- Passagem transcrita -
▼
08 fevereiro 2007

Reverso de uma mesma medalha?

Salazar auto-glorificou-se como protector do Ocidente, como barreira à expansão do comunismo, elevado a fonte de todo o mal, como se Portugal fosse o único oásis de paz num mundo dominado pela barbárie.
Os velhos republicanos cada vez se mostraram mais isolados e incapazes de conquistar novas adesões. Muitos outros pensaram que seria melhor esperar pelo desenrolar dos conflitos no exterior para ver a influência que eles teriam cá dentro.
Muitos se foram desmoralizando e nem a euforia duma vitória sobre o nazismo durou o suficiente para estruturar qualquer oposição. Com a radicalização americana, Salazar pode resistir a uma queda que parecia inevitável, sobrevivendo quase orgulhosamente só.
▲
- Excerto dos dados -
▼
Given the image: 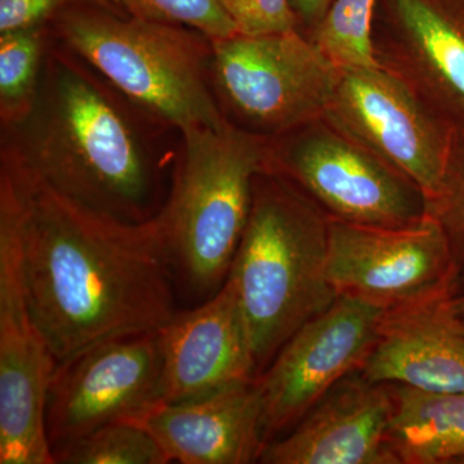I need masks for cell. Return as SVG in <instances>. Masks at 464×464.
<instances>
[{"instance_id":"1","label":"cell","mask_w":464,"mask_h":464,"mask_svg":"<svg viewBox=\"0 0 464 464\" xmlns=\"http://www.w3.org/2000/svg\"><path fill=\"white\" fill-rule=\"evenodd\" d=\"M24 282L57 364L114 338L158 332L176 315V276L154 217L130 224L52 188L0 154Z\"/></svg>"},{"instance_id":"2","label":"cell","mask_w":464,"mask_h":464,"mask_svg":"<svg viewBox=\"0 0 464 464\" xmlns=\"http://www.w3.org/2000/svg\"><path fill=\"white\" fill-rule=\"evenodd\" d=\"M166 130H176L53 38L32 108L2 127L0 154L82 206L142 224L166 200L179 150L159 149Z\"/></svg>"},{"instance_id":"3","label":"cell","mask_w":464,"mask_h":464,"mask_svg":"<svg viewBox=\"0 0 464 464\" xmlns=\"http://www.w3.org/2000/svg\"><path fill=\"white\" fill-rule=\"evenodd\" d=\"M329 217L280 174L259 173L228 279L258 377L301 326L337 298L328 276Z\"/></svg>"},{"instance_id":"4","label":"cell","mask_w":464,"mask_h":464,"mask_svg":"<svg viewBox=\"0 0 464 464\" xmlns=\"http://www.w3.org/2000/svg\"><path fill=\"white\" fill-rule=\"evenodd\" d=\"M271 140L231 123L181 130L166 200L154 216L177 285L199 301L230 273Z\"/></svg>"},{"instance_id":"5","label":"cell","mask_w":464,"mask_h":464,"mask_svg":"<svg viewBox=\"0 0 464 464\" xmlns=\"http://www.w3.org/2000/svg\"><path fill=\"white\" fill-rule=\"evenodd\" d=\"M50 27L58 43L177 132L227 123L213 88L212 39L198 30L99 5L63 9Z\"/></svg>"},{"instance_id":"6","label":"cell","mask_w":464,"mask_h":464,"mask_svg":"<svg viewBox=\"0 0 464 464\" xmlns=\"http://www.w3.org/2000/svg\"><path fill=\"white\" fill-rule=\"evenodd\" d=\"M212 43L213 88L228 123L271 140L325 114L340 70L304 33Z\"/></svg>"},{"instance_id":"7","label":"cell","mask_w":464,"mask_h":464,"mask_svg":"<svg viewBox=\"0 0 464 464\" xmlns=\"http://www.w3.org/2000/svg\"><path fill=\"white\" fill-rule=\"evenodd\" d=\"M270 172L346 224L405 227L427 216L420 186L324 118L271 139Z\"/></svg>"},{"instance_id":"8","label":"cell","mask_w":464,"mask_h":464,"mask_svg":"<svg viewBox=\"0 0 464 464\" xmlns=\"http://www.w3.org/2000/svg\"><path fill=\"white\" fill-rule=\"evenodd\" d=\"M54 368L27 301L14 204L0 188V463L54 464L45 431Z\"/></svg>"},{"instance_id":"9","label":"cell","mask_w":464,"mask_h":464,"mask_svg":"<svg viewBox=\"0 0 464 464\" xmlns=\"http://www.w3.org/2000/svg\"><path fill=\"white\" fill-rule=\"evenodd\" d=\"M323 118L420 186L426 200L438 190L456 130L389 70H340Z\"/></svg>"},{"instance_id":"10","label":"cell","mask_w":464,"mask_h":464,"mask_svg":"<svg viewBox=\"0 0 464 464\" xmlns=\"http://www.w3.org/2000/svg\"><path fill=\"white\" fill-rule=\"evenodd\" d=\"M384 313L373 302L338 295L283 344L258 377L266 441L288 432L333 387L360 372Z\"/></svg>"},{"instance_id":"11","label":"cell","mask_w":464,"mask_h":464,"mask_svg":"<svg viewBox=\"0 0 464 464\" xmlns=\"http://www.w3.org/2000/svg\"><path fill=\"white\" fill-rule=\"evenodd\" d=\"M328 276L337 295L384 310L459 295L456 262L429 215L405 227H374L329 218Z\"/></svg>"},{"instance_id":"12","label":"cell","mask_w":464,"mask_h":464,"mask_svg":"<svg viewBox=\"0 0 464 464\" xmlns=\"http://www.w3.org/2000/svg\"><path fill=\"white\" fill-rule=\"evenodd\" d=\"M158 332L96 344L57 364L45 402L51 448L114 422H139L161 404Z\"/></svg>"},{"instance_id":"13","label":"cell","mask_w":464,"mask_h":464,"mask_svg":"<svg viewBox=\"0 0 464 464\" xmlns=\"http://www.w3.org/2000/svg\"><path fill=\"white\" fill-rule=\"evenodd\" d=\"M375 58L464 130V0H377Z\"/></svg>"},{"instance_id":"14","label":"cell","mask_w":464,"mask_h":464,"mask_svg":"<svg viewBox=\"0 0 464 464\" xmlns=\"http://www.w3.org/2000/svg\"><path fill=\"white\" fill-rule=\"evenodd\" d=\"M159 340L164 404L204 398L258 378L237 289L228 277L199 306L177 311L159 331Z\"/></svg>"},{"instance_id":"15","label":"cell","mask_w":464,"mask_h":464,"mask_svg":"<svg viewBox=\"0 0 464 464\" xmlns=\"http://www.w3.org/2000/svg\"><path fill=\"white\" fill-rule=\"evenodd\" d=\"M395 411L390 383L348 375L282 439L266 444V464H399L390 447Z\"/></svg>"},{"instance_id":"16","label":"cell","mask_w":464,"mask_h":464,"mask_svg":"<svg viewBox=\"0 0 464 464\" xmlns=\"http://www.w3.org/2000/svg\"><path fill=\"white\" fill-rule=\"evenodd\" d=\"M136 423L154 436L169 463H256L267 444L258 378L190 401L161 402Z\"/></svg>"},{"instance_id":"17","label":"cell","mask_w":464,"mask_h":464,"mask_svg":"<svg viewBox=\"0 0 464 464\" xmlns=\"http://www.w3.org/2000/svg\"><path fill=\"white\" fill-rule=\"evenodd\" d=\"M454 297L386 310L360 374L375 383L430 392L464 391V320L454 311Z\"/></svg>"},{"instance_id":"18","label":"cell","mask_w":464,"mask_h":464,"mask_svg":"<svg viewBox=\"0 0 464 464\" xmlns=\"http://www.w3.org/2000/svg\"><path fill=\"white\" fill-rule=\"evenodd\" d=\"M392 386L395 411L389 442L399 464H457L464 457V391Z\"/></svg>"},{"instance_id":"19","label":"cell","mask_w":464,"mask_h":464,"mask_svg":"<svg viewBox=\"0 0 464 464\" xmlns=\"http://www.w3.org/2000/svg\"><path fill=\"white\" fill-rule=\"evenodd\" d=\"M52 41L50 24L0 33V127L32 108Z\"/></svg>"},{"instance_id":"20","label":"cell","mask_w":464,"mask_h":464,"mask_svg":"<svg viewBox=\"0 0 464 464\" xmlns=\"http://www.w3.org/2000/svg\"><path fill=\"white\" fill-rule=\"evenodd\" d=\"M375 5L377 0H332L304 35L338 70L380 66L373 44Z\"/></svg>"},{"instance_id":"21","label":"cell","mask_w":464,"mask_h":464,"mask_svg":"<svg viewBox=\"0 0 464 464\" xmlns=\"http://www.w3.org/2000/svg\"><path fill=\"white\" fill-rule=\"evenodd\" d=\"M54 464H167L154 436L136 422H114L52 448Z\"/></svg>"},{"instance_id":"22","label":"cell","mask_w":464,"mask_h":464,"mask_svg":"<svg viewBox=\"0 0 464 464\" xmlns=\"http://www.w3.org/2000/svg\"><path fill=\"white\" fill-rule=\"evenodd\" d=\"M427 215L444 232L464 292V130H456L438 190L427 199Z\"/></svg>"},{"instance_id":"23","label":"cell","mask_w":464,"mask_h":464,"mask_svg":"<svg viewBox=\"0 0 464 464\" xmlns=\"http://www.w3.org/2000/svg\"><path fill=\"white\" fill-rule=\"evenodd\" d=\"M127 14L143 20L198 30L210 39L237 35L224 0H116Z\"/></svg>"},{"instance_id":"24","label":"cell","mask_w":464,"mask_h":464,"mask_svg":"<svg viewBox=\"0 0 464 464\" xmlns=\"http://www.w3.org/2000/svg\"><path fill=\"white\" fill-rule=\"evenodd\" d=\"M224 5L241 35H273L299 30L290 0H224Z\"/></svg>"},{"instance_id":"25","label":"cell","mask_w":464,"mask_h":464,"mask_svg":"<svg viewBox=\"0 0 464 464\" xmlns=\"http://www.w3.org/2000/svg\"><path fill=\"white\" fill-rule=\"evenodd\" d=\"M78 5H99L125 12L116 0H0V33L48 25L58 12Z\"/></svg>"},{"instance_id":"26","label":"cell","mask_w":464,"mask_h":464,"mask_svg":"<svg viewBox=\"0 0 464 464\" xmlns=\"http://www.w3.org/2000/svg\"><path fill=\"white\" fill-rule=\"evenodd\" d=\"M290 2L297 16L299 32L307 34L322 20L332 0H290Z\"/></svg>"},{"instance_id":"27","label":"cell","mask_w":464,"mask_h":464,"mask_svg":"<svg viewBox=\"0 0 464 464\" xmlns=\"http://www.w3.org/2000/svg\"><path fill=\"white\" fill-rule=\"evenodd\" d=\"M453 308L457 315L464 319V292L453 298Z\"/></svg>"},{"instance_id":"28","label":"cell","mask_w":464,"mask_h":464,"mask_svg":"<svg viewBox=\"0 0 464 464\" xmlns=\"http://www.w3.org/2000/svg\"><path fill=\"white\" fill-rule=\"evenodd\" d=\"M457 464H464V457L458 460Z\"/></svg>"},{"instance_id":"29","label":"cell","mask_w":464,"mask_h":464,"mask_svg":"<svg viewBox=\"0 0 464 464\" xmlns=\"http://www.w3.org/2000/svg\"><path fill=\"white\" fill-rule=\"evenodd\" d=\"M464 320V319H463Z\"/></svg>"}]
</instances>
▲
- Enunciado da tarefa 1 -
Com base no texto sobre Salazar, responda:
(a) De que se apresentou Salazar como protetor ao auto-glorificar-se?
(b) Segundo o texto, por que motivo pensaram muitos outros que seria melhor esperar?
(c) O que permitiu a Salazar resistir a uma queda que parecia inevitável?
- Enunciado da tarefa 2 -
Transcreva sem alterações o trecho do texto sobre Salazar de "Reverso de uma" a "dominado pela barbárie.".

- Resposta correta 1 -
(a) Do Ocidente.
(b) Para ver a influência que os conflitos no exterior teriam cá dentro.
(c) A radicalização americana.

- Resposta correta 2 -
Reverso de uma mesma medalha?

Salazar auto-glorificou-se como protector do Ocidente, como barreira à expansão do comunismo, elevado a fonte de todo o mal, como se Portugal fosse o único oásis de paz num mundo dominado pela barbárie.